Nun kann Jesus in seiner göttlichen Vollmacht das letzte Wort sprechen und an der Frau Erbarmen walten lassen. „Hat dich keiner verurteilt?“ – „Keiner Herr“ – „Auch ich verurteile dich nicht. Geh hin, sündige von jetzt an nicht mehr“. Gerade dieser letzte Satz darf nicht übersehen werden. Verzeihen bedeutet nicht gutheißen. Barmherzigkeit ist keine Verharmlosung der Sünde. Sie ist Vergebung, Geschenk, Auftrag und Verpflichtung zu einem Neuanfang in der Umkehr. Doch „Gott selbst ergreift die Initiative, er ermöglicht den neuen Lebensraum. Die Umkehr des Menschen ist nicht Voraussetzung, sondern Konsequenz des Handelns Gottes“ (Franz Kamphaus). „Lebensumkehr ist nicht mehr Vorbedingung für Heilserlangung, sondern Folge und Frucht des umsonst geschenkten Heils, des Geliebt-und Angenommen-seins durch Gott“ (Hans Kessler). „Unsere Umkehr und unser Neubeginn sind eine Folge dieser vorleistungsfreien Liebe Gottes, nicht aber eine Bedingung dafür, dass er uns annimmt und liebt“ (Felix Evers).
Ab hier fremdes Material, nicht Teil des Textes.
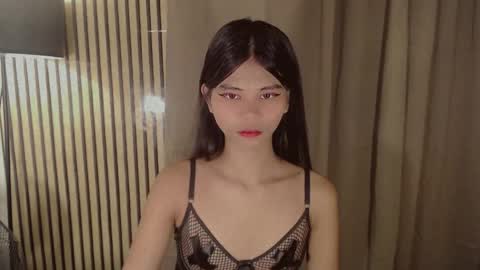 Vivian online show from January 10, 2026, 8:43 pm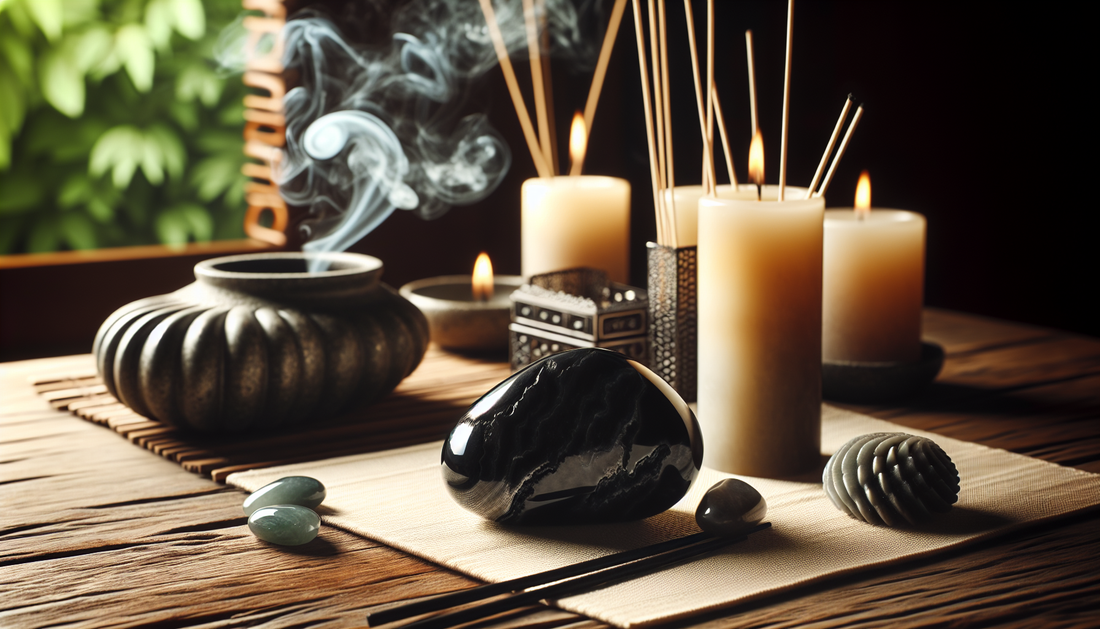 封面图片 - unveiling-truths-the-journey-with-black-obsidian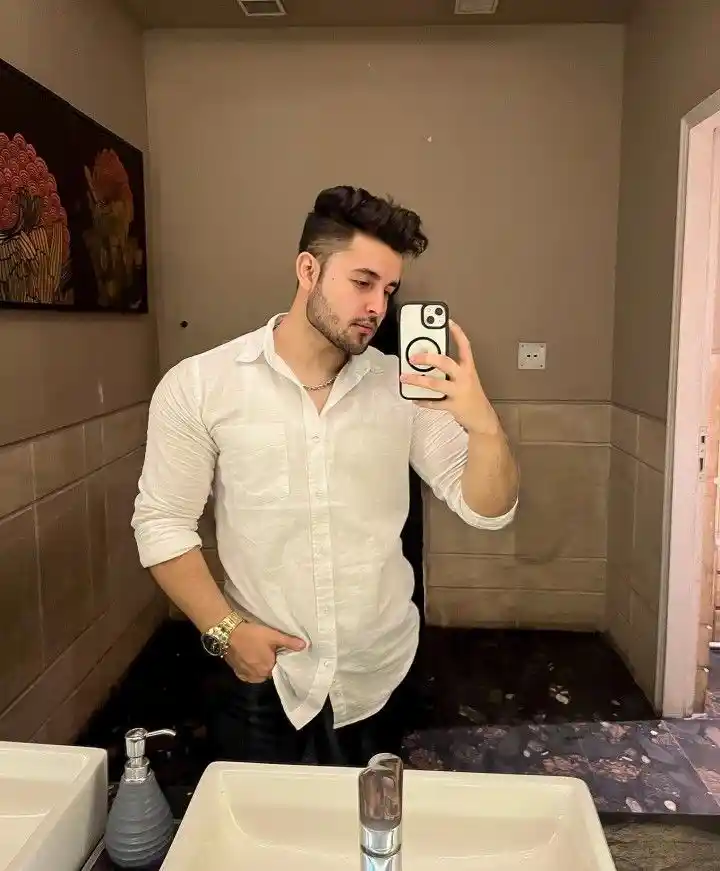 instagram dp for boys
Wer ohne Sünde ist, werfe den ersten Stein

Oder: Wer im Glashaus sitzt, soll nicht mit Steinen werfen. So könnte man die Zurechtweisung der Pharisäer und Schriftgelehrten volkstümlich übersetzen. Aber diese ist mehr als eine Klugheitsregel; sie ist ein radikales Veto. Wer selbst als Sünder unter dem Gericht Gottes steht, darf sich nicht anmaßen, einen anderen Sünder zu richten. Das ist ein Verbot, das uns allen gilt. Denn allzu behänd sind wir – im kleinen Kreis wie im öffentlich-gesellschaftlichen Raum – Menschen, die sich verfehlt haben, endgültig, unwiderruflich und hoffnungslos zu verurteilen.